None of this is acceptable. 
It's a safe idea to not try to get a laugh at the expense of another, especially considering this is an international forum, with readers from all corners of the globe. Some of them have less than good command of the English language (although far better command than that I have of their native tongue), so some of the "clever" things one may say, all in good fun, may not be interpreted as such, and give cause to retaliate with yet more unkind words. That's one thing we work hard to avoid, here. 

Keep in mind, at all times, when posting on this forum. We try to present an air of *professionalism*. Please try to limit your comments to the topic at hand, and not say anything that can be interpreted as being critical of the other guy. It is especially important that we not be critical of the command others may have of our language. 

Harold


----------



## Anonymous

> Some of them have less than good command of the English language





> so some of the "clever" things one may say, all in good fun, may not be interpreted as such,





> Keep in mind, at all times, when posting on this forum.

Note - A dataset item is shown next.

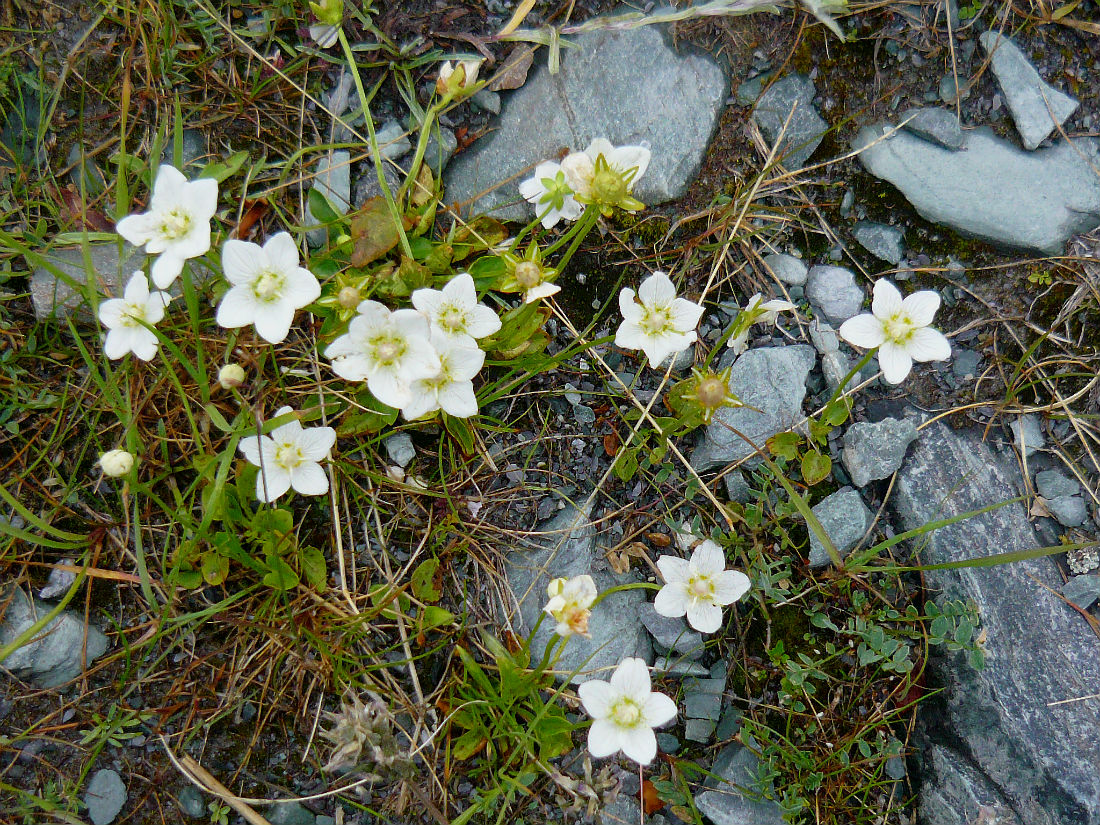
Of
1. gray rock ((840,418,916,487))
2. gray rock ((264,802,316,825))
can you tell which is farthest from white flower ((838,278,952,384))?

Understood.I will try to take more time,and care, when posting in the future.
Obviously you see it was meant with no harm,but to patnor I am sorry sir.


----------



## philddreamer

Hi Goran!

After reading Gold.Lunatic's post, I understood he was in need of more information, so, I just stated that: salt will drop silver, but not gold. 
In the following sentence that I wrote, I pointed out to him that SMB will drop gold from his solution. 

I also recommended: "Continue reading the posts so you become better informed & minimize running into trouble or even getting hurt."
Goldenchild also gave the same advice to Gold.Lunatic: "By your questions however its very apparent that you have alot of reading to do. Please read Hoke's book available for download here http://tinyurl.com/mfnyhs"

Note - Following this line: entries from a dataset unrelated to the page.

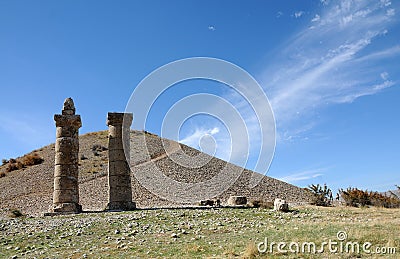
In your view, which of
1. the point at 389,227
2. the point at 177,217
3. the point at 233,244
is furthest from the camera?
the point at 177,217

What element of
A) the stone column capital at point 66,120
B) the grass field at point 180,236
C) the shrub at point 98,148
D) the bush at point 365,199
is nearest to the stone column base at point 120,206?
the grass field at point 180,236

Sorry if I caused any confusion. :lol: 

Phil


----------



## samuel-a

mic said:


> I have a few questions and comments.
> First,the title of the thread indicates that this is AR yet that looks like,and acts like AC(HCl/NaOCl).
> Next,what did you use for a leach,how long did you leach,and finally how did you precipitate?
> And finally I noticed that you did not "crush" your material,you may be able to further leach this material if you ground it to a fine powder.




Hi mic
- this was an AR solution, i have no reason to say otherwise...
what do you mean "act like" ? AuCl3 and HAuCl4 are basiclly the same, from a refining point of view.
- I'v leached the chips with AR, boiling for 1 hour.
dropped with SMB , washed and redissolved with AR and dropped again, and this second drop is what's on the video. (like mario mentioned)
- i'm awar of that, i'm still perfecting my ball mill.


----------



## Anonymous

Thanks for the answers.What I meant by "it doesn't look like it",was,usually when you leach with AR,the resulant solution is very discolored due to the base metals in solution.
I did not mean to say "it doesn't act like it".I do not use smb so I can not speculate on that.Great video,I love making video's like this.I have some form years ago that I still watch today,like you guys said,it never gets tiring.


----------



## mhmmd1375

Hello . What is the best way to precipitate gold from aqua regia when palladium is also soluble in aqua regia?


----------



## Owltech

mhmmd1375 said:


> Hello . What is the best way to precipitate gold from aqua regia when palladium is also soluble in aqua regia?



Oxalic acid, sodium nitrite to name a few


----------



## goldsilverpro

In my experience, Ferrous sulfate, Copperas, is about the best to avoid much co-precipitation of PGMs. Follow the very complete instructions in the Hoke book.


----------



## g_axelsson

Some links for copperas... at the bottom of the page.
http://goldrefiningwiki.com/mediawiki/index.php/Copperas

Göran


----------